An extremely fat woman falls from the sky and lands on your car. And nobody believes you. You have to prove that this incredible thing happened and that you didn’t just dream it.
In the end you succeed, but in the process you are drawn into an adventure that involves not only fat, but also vengeful mafia members, men in love with statues, and people who frequently lose and regain their memories – or their lives!
There is a woman kidnapped and locked in a box, an apartment hidden inside a water cistern, a tiger that runs across the city’s rooftops... And what a city! The streets of New York - overrun by policemen, ambulances, circus performers and a film director, who talks to God. In short, this is The Incredible Odyssey of Daniel Flow. Everyone I tell my story to underlines the variety of events and characters. And every single one of them asks me what emotional connection I have with the changes of fortune suffered by an actor who watches his fragile life crumbling around him after an unpredictable and unexplainable crash.
Well, my connection is simple: fear, fear of facing the future. I experienced this emotion not long ago in relation to my writing.
At the very young age of twenty, my first novel – an autobiography – was published (born out of my juvenile arrogance), and just a year later I wrote a play that was produced by a theatre. At this point I withdrew and stopped writing. I wasn’t sure anymore if I wanted to be a writer. And I didn’t know what kind of writer I wanted to become. I was blocked and needed some kind of wake up call, but nothing happened. And thus Daniel Flow was born. I imagined a character being paralyzed, like me, and I gave him the push that wouldn’t come to me.
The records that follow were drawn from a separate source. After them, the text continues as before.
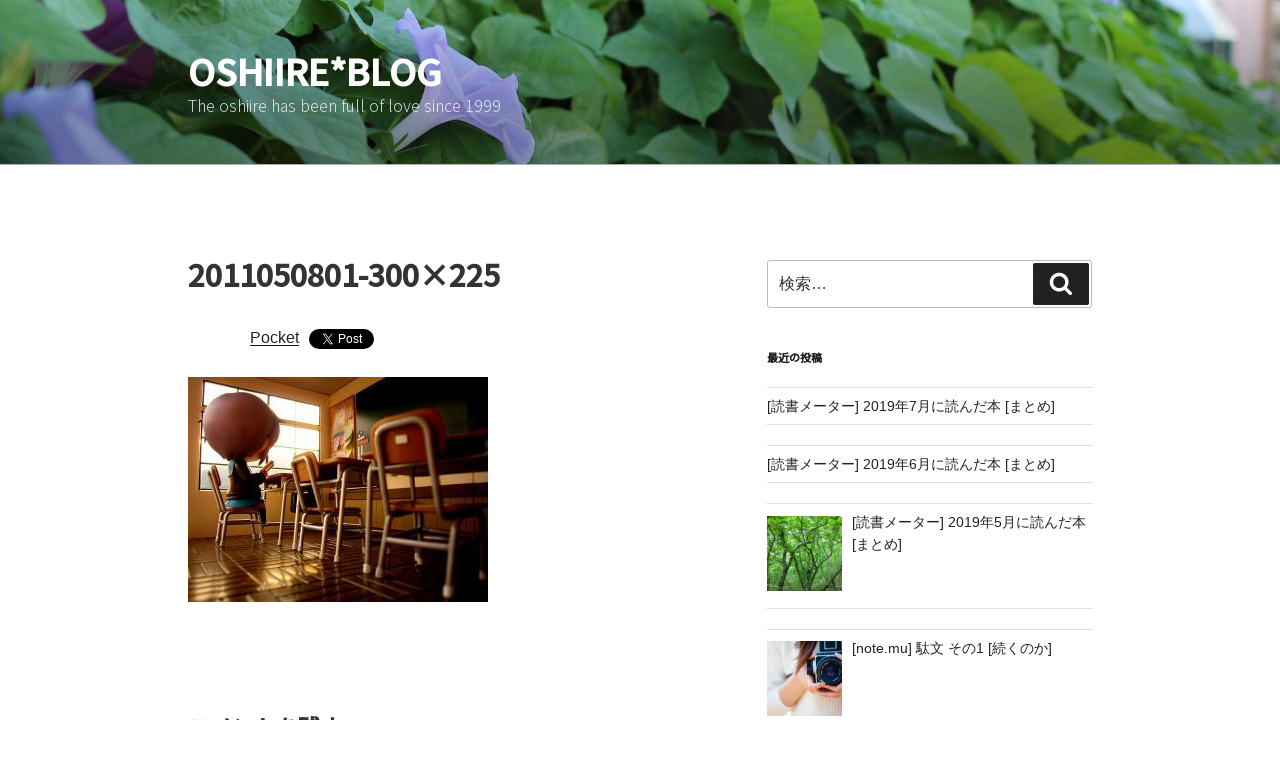

--- FILE ---
content_type: text/html; charset=utf-8
request_url: https://accounts.google.com/o/oauth2/postmessageRelay?parent=https%3A%2F%2Foshiire.to&jsh=m%3B%2F_%2Fscs%2Fabc-static%2F_%2Fjs%2Fk%3Dgapi.lb.en.OE6tiwO4KJo.O%2Fd%3D1%2Frs%3DAHpOoo_Itz6IAL6GO-n8kgAepm47TBsg1Q%2Fm%3D__features__
body_size: 162
content:
<!DOCTYPE html><html><head><title></title><meta http-equiv="content-type" content="text/html; charset=utf-8"><meta http-equiv="X-UA-Compatible" content="IE=edge"><meta name="viewport" content="width=device-width, initial-scale=1, minimum-scale=1, maximum-scale=1, user-scalable=0"><script src='https://ssl.gstatic.com/accounts/o/2580342461-postmessagerelay.js' nonce="8rH_jTAbinjtIA8hLRjVfA"></script></head><body><script type="text/javascript" src="https://apis.google.com/js/rpc:shindig_random.js?onload=init" nonce="8rH_jTAbinjtIA8hLRjVfA"></script></body></html>

--- FILE ---
content_type: text/html; charset=UTF-8
request_url: https://oshiire.to/wp-admin/admin-ajax.php
body_size: -20
content:
307519.426672776aa1cd09cc38736c8ea0781d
But you can tell that I was jealous of him because he was very lucky to be able to move past his stumbling block. As a result, I took out all of my anger on him and literally crushed him under the body of a fat woman who fell from the sky. And not being satisfied with that, I further complicated his life: gangsters, policemen, a tiger... But Daniel wasn’t intimidated. In fact, once he got the right push, he didn’t stop until he reclaimed his own life. And in my own world, I do the same: I have written a crazy, ambitious film, and I’ve had a great time doing it. And, I confess, I still have a certain arrogance left, which I’d believed lost: the arrogance of someone who believes that his stories are worth being told, heard, or - in this case – experienced on the big screen.